*Requirement*.
Recast the entries below as a JSON list of strings, with one string for each line and no blank lines.

----------

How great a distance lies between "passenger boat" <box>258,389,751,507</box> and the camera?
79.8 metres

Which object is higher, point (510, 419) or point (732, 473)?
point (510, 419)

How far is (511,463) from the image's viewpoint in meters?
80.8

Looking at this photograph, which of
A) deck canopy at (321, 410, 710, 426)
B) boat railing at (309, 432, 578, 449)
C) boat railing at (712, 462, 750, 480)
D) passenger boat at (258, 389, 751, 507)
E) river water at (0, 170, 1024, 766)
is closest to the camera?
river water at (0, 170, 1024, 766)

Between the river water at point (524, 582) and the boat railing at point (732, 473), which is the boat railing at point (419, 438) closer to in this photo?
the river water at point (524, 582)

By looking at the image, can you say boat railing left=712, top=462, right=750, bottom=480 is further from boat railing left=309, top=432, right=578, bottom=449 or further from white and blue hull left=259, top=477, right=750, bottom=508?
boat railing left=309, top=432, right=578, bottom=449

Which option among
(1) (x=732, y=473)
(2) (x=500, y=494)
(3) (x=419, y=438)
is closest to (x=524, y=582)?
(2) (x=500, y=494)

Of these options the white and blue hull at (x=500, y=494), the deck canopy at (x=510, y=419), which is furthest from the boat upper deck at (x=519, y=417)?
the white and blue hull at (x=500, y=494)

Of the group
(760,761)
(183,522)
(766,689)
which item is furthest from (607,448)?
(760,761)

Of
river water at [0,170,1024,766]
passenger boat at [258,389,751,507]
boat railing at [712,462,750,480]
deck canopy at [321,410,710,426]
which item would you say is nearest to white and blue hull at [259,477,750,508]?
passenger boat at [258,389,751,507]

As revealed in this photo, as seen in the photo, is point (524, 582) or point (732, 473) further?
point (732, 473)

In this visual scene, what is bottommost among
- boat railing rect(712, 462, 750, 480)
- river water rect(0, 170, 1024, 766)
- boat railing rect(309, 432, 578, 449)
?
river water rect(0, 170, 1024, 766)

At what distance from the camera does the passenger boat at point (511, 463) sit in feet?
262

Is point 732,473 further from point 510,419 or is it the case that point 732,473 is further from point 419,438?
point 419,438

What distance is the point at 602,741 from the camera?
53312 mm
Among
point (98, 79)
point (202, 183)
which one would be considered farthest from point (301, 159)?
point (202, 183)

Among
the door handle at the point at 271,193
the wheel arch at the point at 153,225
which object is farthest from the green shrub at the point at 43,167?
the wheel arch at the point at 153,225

----------

*Task solution*.
[
  "How great a distance lies between \"passenger boat\" <box>258,389,751,507</box> and the camera?",
  "79.8 metres",
  "Which object is higher, point (510, 419) or point (732, 473)?",
  "point (510, 419)",
  "How far is (511,463) from the image's viewpoint in meters?",
  "80.8",
  "Looking at this photograph, which of",
  "A) deck canopy at (321, 410, 710, 426)",
  "B) boat railing at (309, 432, 578, 449)",
  "C) boat railing at (712, 462, 750, 480)",
  "D) passenger boat at (258, 389, 751, 507)",
  "E) river water at (0, 170, 1024, 766)",
  "is closest to the camera?",
  "river water at (0, 170, 1024, 766)",
  "Between the river water at point (524, 582) and the boat railing at point (732, 473), which is the boat railing at point (419, 438) closer to in this photo?",
  "the river water at point (524, 582)",
  "By looking at the image, can you say boat railing left=712, top=462, right=750, bottom=480 is further from boat railing left=309, top=432, right=578, bottom=449 or further from white and blue hull left=259, top=477, right=750, bottom=508?",
  "boat railing left=309, top=432, right=578, bottom=449",
  "Which option among",
  "(1) (x=732, y=473)",
  "(2) (x=500, y=494)",
  "(3) (x=419, y=438)",
  "is closest to (x=524, y=582)?",
  "(2) (x=500, y=494)",
  "Of these options the white and blue hull at (x=500, y=494), the deck canopy at (x=510, y=419), which is furthest from the boat upper deck at (x=519, y=417)?",
  "the white and blue hull at (x=500, y=494)",
  "Of the group",
  "(760,761)",
  "(183,522)",
  "(766,689)",
  "which item is furthest from (607,448)?",
  "(760,761)",
  "Of",
  "river water at [0,170,1024,766]",
  "passenger boat at [258,389,751,507]",
  "boat railing at [712,462,750,480]",
  "deck canopy at [321,410,710,426]",
  "which item would you say is nearest to white and blue hull at [259,477,750,508]?",
  "passenger boat at [258,389,751,507]",
  "As revealed in this photo, as seen in the photo, is point (524, 582) or point (732, 473) further?",
  "point (732, 473)",
  "In this visual scene, what is bottommost among",
  "- boat railing rect(712, 462, 750, 480)",
  "- river water rect(0, 170, 1024, 766)",
  "- boat railing rect(309, 432, 578, 449)",
  "?",
  "river water rect(0, 170, 1024, 766)",
  "At what distance from the camera does the passenger boat at point (511, 463) sit in feet?",
  "262",
  "Is point 732,473 further from point 510,419 or is it the case that point 732,473 is further from point 419,438?",
  "point 419,438",
  "What distance is the point at 602,741 from the camera?",
  "53312 mm",
  "Among",
  "point (98, 79)",
  "point (202, 183)",
  "which one would be considered farthest from point (301, 159)?",
  "point (202, 183)",
  "Among",
  "the door handle at the point at 271,193",
  "the wheel arch at the point at 153,225",
  "which object is farthest from the green shrub at the point at 43,167?",
  "the wheel arch at the point at 153,225"
]